To do.
Go through the data and copy every line exactly, but not the images.

Scene question records.
---

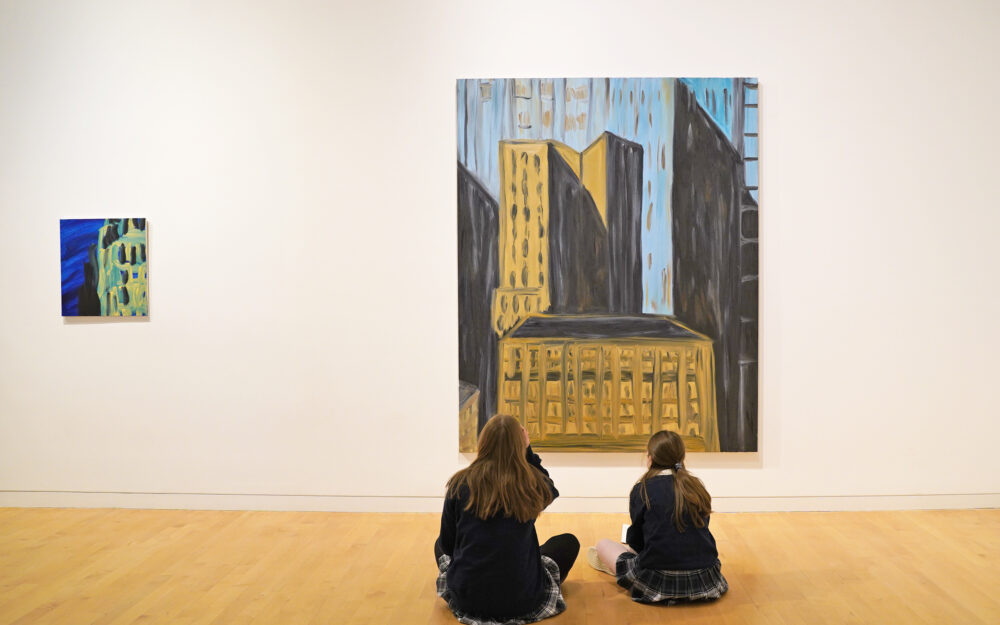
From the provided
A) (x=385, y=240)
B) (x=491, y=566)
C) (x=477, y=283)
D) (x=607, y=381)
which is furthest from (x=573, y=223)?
(x=491, y=566)

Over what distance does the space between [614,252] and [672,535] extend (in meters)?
1.99

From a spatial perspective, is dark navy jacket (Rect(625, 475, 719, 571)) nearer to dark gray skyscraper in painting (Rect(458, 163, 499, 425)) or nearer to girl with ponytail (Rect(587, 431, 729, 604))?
girl with ponytail (Rect(587, 431, 729, 604))

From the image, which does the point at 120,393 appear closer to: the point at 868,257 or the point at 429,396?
the point at 429,396

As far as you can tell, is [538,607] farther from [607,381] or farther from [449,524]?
[607,381]

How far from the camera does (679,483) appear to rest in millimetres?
3406

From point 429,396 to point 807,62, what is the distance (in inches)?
122

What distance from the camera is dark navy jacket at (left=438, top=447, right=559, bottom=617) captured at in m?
3.14

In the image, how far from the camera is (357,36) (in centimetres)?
493

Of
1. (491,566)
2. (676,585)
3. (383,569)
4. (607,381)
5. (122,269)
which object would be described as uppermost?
(122,269)

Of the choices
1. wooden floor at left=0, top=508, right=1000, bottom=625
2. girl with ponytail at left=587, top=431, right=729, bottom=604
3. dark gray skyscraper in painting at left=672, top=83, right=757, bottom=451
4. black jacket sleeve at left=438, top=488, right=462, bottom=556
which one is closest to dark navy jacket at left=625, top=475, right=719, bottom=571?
girl with ponytail at left=587, top=431, right=729, bottom=604

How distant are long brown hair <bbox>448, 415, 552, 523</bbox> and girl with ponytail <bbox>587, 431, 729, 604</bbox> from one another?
53cm

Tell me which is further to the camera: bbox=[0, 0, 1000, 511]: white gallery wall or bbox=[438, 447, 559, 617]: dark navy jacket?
bbox=[0, 0, 1000, 511]: white gallery wall

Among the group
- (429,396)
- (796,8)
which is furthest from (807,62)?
(429,396)

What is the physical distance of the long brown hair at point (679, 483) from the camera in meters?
3.38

---

Completed exercise.
From the provided
A) (x=385, y=240)
B) (x=491, y=566)
C) (x=477, y=283)
D) (x=607, y=381)
which is furthest from (x=573, y=223)?
(x=491, y=566)

Over what distance does the space between [614,252] and [672,535] extend (in meters)?
1.99

From a spatial perspective, is dark navy jacket (Rect(625, 475, 719, 571)) nearer to dark gray skyscraper in painting (Rect(458, 163, 499, 425)) or nearer to girl with ponytail (Rect(587, 431, 729, 604))?
girl with ponytail (Rect(587, 431, 729, 604))

From the image, which does the point at 120,393 appear closer to: the point at 868,257 or the point at 429,396?
the point at 429,396

As far as you can tell, is [538,607] farther from [607,381] or farther from [449,524]?
[607,381]

How far from the camera does (679,483) appear to rest in millimetres?
3406

From point 429,396 to point 807,62, what is the distance (in inches)?
122

What distance from the camera is dark navy jacket at (left=438, top=447, right=559, bottom=617) captured at in m?
3.14

In the image, how far from the camera is (357,36) (in centimetres)?
493

Of
1. (491,566)
2. (676,585)
3. (383,569)
4. (607,381)
5. (122,269)
which object would be described as uppermost?
(122,269)

Of the choices
1. wooden floor at left=0, top=508, right=1000, bottom=625
2. girl with ponytail at left=587, top=431, right=729, bottom=604
3. dark gray skyscraper in painting at left=672, top=83, right=757, bottom=451
4. black jacket sleeve at left=438, top=488, right=462, bottom=556
which one is closest to dark navy jacket at left=625, top=475, right=719, bottom=571?
girl with ponytail at left=587, top=431, right=729, bottom=604

How distant are long brown hair <bbox>448, 415, 552, 523</bbox> and girl with ponytail <bbox>587, 431, 729, 604</bbox> from one another?
53cm

Tell me which is further to the camera: bbox=[0, 0, 1000, 511]: white gallery wall or bbox=[438, 447, 559, 617]: dark navy jacket?
bbox=[0, 0, 1000, 511]: white gallery wall

Among the group
- (429,396)
- (796,8)
which is furthest from (807,62)?
(429,396)

What is the physical distance of the long brown hair at point (679, 483) from the camera in meters?
3.38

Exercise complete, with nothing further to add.